[What you will do]: Only lines containing "name" are wanted from the data below. Copy those lines.

[Data records]:
——

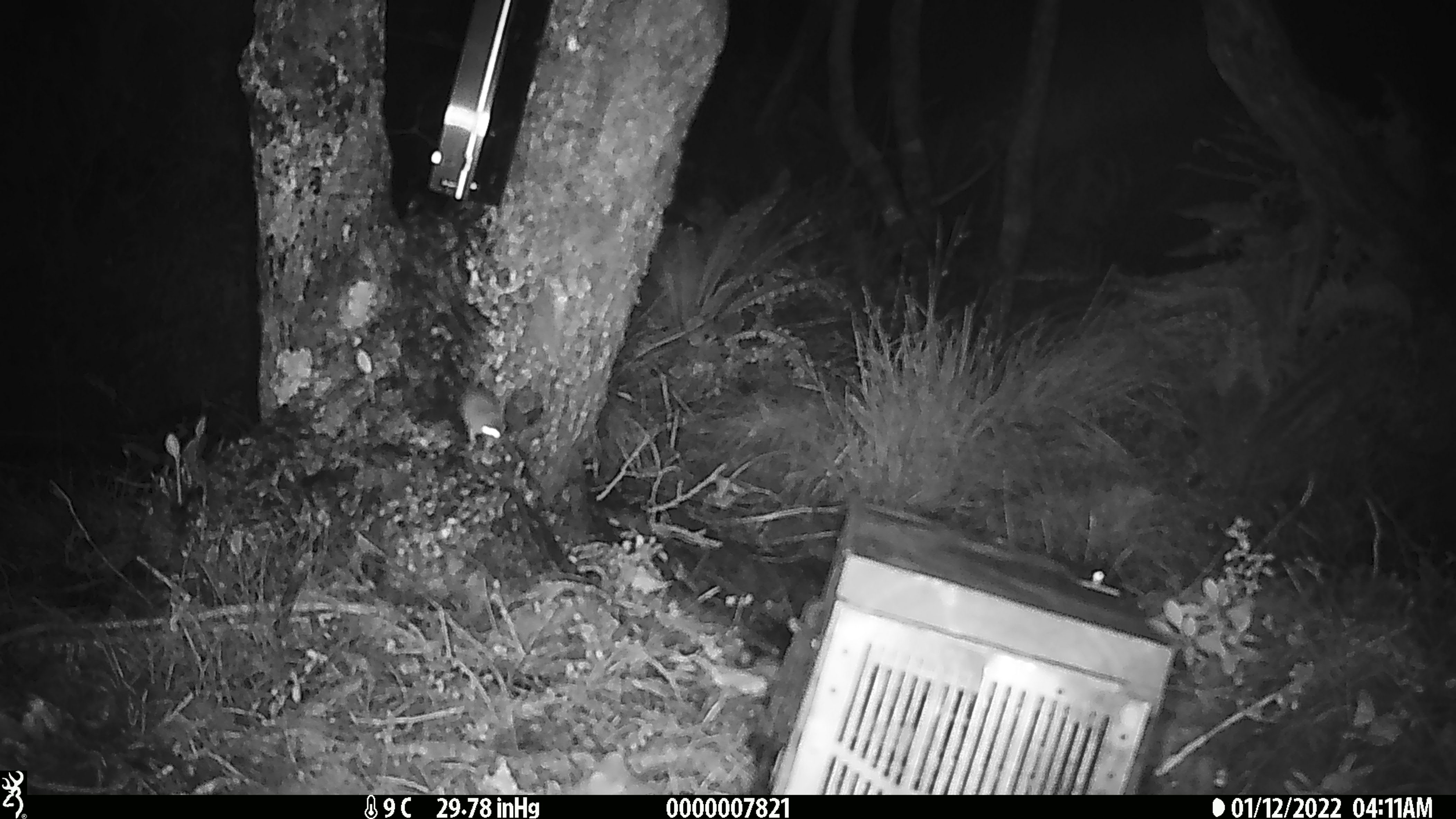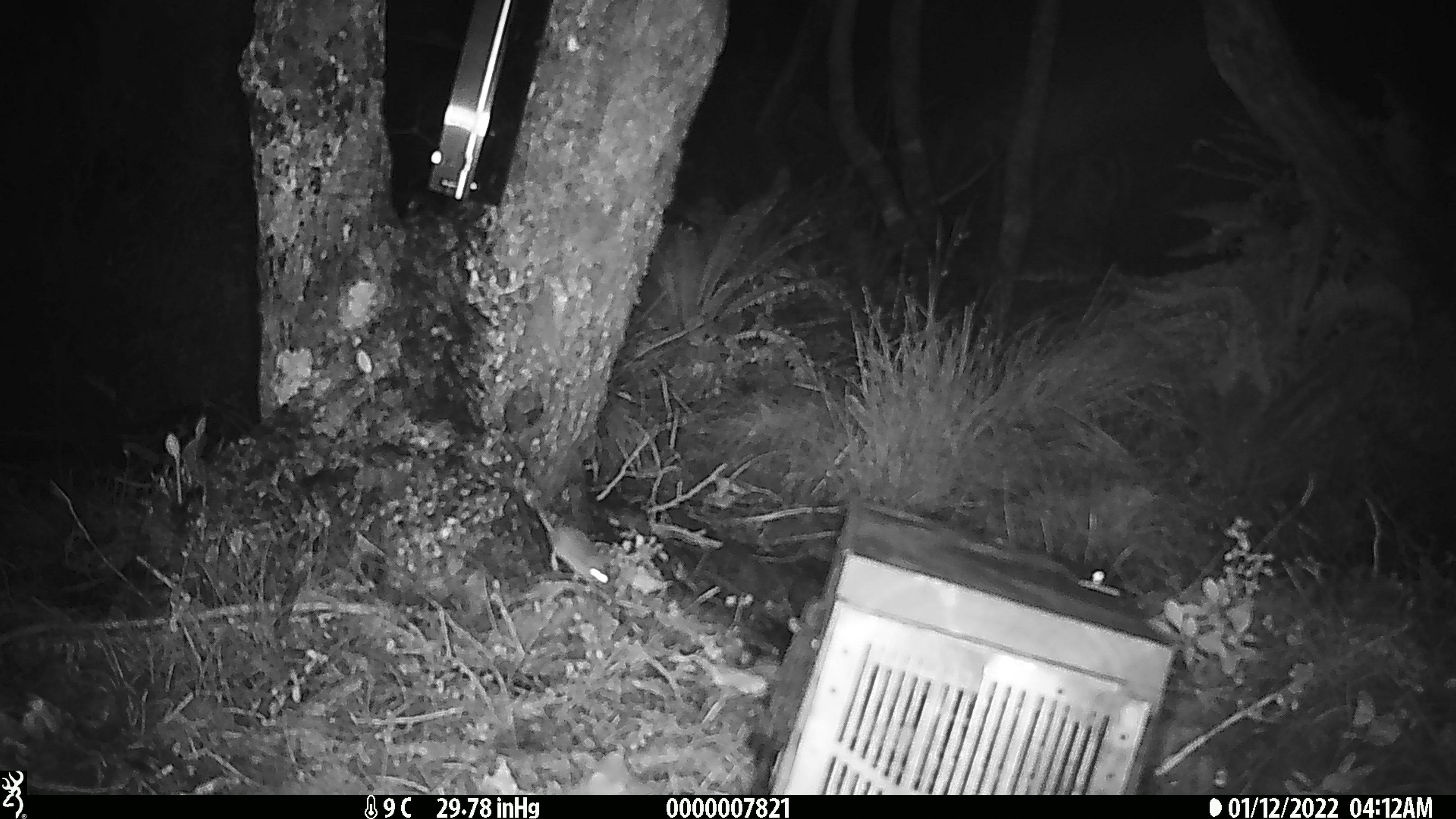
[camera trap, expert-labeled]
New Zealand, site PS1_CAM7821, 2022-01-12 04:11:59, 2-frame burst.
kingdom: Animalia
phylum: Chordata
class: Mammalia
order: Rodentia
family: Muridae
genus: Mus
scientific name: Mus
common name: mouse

——

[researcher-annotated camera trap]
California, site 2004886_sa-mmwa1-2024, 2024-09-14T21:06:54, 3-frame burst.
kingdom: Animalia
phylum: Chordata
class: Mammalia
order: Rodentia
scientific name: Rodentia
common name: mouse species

——

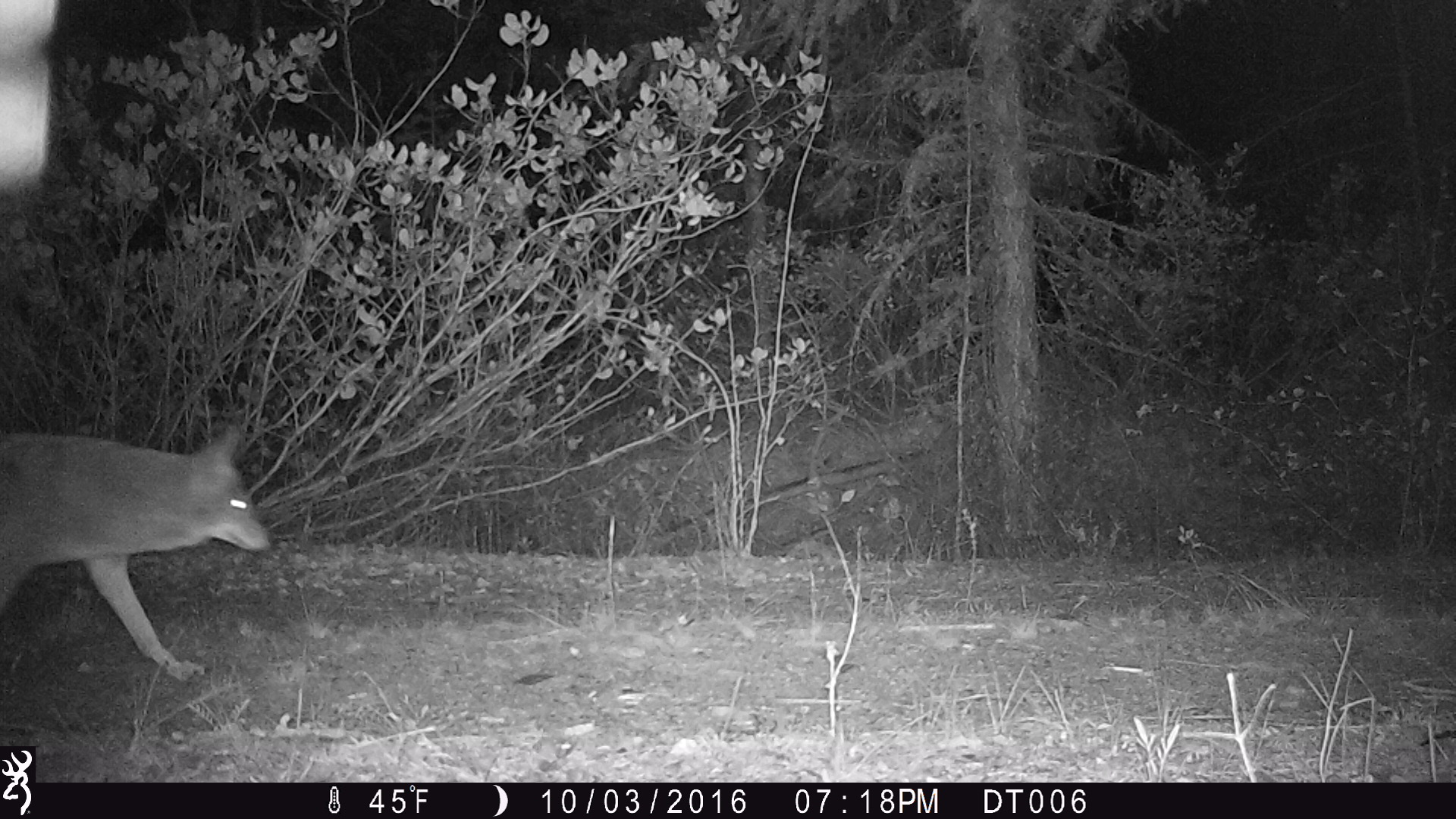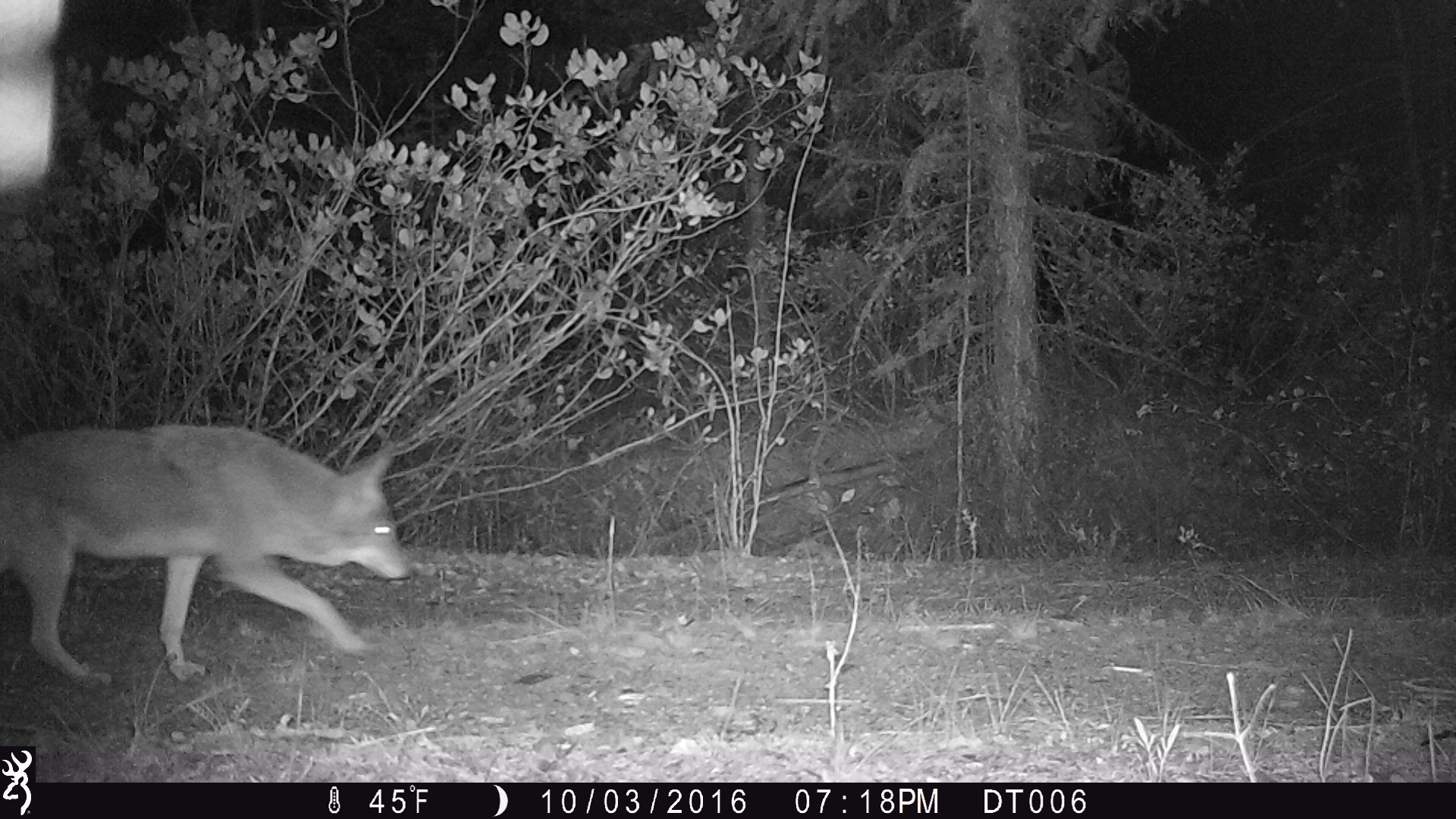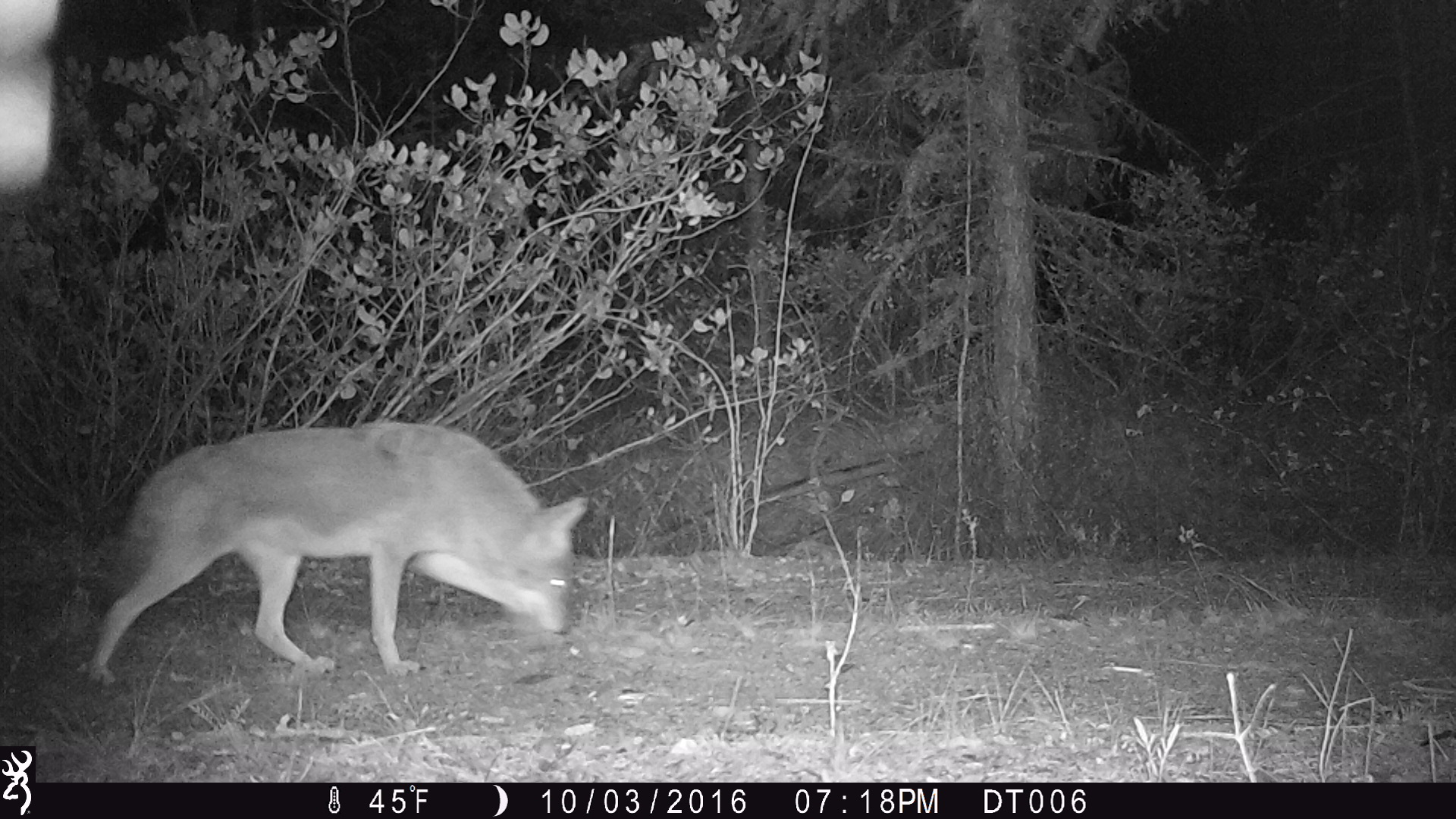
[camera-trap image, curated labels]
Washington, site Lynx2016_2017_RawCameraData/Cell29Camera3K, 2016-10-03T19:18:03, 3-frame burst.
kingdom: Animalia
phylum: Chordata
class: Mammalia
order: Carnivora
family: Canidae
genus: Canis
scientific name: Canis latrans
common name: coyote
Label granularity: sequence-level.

——

[Response to this task]:
scientific name: Mus
common name: mouse
scientific name: Rodentia
common name: mouse species
scientific name: Canis latrans
common name: coyote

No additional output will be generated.